• [Excerpted text]
>>>>>
My father takes trips on his small boat, named the "Sarah Jane", to Placencia for supplies; rice, beans, and, most importantly, fresh water.  Fresh water is so precious our mother has Sarah and me spend most days in our underwear so she has less clothes to wash.  My father is a gifted fisherman, so we always have more than enough fish to eat.  Fruits and vegetables are a little harder to come by.  Nothing edible grows on our island, and since the nearest port is a sandy peninsula, fruits and vegetables from the mainland are expensive.  However at four, I am just fine with only having some cabbage or a banana once and a while. 

We have a cat named Anelliot, a spunky little tomcat who chases lizards and is always willing to go for a swim.  We have a tiny house, only about 20 feet by 20 feet, which my father built himself.  While building the house he ran out of wood, and money for wood, so our house has two holes in the floor, each about 2 square feet, and about 1 foot apart from each other.  The house is on stilts, so we all have to be careful to walk around the two holes.  When we first moved to the house I asked if there were holes in the floor so we could go pee through them.  My mother and Sarah thought that was so funny that from then on we call them" the pee holes".  Our house is small, but we hardly spend any time inside.  The only things that keep us inside are nighttime, rain, or Sarah's schoolwork. 

Once we get out, Sarah and I spend our days exploring, usually with Anelliot nearby hunting lizards.  Although we can walk around the entire island in a few minutes, Little Harvest Caye is full of ever changing surprises and secrets.  My father has heard stories that pirates had buried treasure on Little Harvest Caye many years ago, and this is the prize he covets.  While Sarah and I enjoy the tales of lost treasure, we are most enamored by the surprises that nature brings us.  The size of the island is always changing, depending on the tide, and with the tide comes a never ending supply of exotic sea life, just waiting to be poked with sticks by two very curious little girls. 

The best part is the mangrove trees, a small forest of salt water loving trees at the intersection of land and sea.  With their tall roots, the mangrove trees grow out over the shallow water beyond Little Harvest Caye.  The mangrove trees are where Sarah and I love to be the most.  As Sarah and I stand in the trees we gaze at the tiny island in the distance, and wonder if there is a family like ours living on that island.  From what our parents tell us, no one lives there, but we like to imagine, maybe there is a castle on that island, which is appropriately named Big Harvest Caye.  Maybe a princess who has a horse, and has a closet full of dresses.  We always imagine grand scenarios, pretending beyond the thicket of mangroves on Big Harvest Caye is a vast kingdom, just out of our reach.  I love talking about what could be there behind those trees, but the only place I want to be is here, climbing trees in my underpants with Sarah, watching the sunset.



- Rosanna Forman




Thursday, March 6, 2014

THE PRISONER



I want to tell something of the sea.  Something of madness and infinite blue.  A story of distance and longing that no longer needs words because that pain has seeped into our souls.  The souls of black folk.  The souls of survivors.  The souls of colonized people.
<<<<<
• [Recorded information]
>>>>>
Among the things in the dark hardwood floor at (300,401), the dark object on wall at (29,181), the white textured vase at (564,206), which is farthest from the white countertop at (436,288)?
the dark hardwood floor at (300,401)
<<<<<
• [Exercise set]
a - Answer these about the excerpted text, one line each:
(i) What is the name of the father's small boat?
(ii) About how big is the house the father built?
(iii) What is the tiny island in the distance called?
b - Copy the stretch of the excerpted text from "My father takes" through "and a while.", word for word.

• [Answers in order]
a -
(i) The "Sarah Jane"
(ii) About 20 feet by 20 feet
(iii) Big Harvest Caye

b -
My father takes trips on his small boat, named the "Sarah Jane", to Placencia for supplies; rice, beans, and, most importantly, fresh water.  Fresh water is so precious our mother has Sarah and me spend most days in our underwear so she has less clothes to wash.  My father is a gifted fisherman, so we always have more than enough fish to eat.  Fruits and vegetables are a little harder to come by.  Nothing edible grows on our island, and since the nearest port is a sandy peninsula, fruits and vegetables from the mainland are expensive.  However at four, I am just fine with only having some cabbage or a banana once and a while.